Du haut au bas, de l’exceptionnel au prosaïque, la navette de la narration tisse ses fils, tente de les harmoniser et finit par les embrouiller : Claudine, rompant son pacte, tombe amoureuse d’un de ses fiancés de passage et devra choisir entre sa passion de femme et son dévouement de mère courage.
Si Laissez-moi nous enchante, c’est qu’il invente, au-delà de ce suspense, un conte gorgé de mystères irrésolus. La passion de Baptiste pour Lady Di dont il collectionne les photographies, imite les gestes, le sourire, et prend le deuil, l’action se situant à l’été 1997. Et aussi une litanie de noms de villes (Hambourg, Florence…) qui sont les mots de passe des amants de Claudine. Et surtout, sur fond de sonatines, une ponctuation de paysages (montagnes, barrage, nuages) cadrés comme des poèmes.
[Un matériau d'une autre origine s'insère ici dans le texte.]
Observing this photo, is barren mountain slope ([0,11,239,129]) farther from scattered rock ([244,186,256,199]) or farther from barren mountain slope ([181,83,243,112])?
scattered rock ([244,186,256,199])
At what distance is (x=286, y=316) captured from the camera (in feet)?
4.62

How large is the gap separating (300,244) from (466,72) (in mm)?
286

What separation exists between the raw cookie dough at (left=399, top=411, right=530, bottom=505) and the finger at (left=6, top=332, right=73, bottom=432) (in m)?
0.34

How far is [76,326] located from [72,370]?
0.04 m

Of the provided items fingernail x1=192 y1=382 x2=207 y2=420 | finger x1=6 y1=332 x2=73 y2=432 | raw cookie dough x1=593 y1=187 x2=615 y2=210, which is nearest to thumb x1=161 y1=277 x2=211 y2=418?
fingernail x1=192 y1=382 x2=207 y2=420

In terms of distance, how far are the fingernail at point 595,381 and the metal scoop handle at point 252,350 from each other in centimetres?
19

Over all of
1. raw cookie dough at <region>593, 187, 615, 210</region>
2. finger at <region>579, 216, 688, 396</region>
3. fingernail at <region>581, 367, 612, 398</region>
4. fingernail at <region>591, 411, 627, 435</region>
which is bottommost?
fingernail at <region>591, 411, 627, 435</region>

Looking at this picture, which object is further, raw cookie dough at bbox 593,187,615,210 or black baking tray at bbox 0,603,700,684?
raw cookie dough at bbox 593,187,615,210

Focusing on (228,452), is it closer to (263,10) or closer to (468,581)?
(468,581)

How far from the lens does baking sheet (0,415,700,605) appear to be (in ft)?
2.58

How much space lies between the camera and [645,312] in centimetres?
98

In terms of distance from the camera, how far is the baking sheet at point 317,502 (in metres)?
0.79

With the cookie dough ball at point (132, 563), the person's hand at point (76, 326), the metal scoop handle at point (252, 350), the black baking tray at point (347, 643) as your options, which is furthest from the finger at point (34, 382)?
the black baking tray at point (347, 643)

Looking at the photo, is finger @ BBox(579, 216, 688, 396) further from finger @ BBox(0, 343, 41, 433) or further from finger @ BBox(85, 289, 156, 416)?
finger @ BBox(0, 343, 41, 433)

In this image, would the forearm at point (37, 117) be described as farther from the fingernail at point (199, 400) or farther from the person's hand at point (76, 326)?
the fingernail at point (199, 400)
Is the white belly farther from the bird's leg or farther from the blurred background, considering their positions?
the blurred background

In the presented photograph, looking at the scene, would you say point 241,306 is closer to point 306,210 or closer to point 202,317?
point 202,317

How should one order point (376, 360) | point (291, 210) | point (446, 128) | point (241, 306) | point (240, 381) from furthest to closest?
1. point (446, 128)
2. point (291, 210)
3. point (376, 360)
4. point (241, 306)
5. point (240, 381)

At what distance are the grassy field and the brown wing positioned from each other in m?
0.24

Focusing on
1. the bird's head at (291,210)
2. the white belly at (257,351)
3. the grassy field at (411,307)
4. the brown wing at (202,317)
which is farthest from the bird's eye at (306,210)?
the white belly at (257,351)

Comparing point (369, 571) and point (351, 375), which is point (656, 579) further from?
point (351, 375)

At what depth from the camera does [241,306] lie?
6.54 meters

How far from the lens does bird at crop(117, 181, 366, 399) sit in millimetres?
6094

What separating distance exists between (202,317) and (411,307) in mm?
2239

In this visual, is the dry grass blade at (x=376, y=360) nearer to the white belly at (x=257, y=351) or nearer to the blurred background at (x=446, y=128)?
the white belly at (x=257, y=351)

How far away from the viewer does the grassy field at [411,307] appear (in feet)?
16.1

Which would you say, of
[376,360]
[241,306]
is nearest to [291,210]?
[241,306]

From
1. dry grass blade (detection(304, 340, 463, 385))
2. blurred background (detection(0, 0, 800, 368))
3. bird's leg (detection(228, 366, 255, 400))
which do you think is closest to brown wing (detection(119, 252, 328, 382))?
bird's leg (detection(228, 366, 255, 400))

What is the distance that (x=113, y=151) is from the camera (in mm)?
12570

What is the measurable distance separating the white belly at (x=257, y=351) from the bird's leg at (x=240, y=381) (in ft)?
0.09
Claudine dit de son fils différent : “Il comprend les choses du monde, mais il a sa propre réalité.” Tout de tendresse humaine, Laissez-moi exalte ce modèle de perception qui n’a rien d’un handicap.
Laissez-moi de Maxime Rappaz, avec Jeanne Balibar, Pierre-Antoine Dubey (Sui., Fr., Bel., 2023, 1 h 33). En salle le 20 mars.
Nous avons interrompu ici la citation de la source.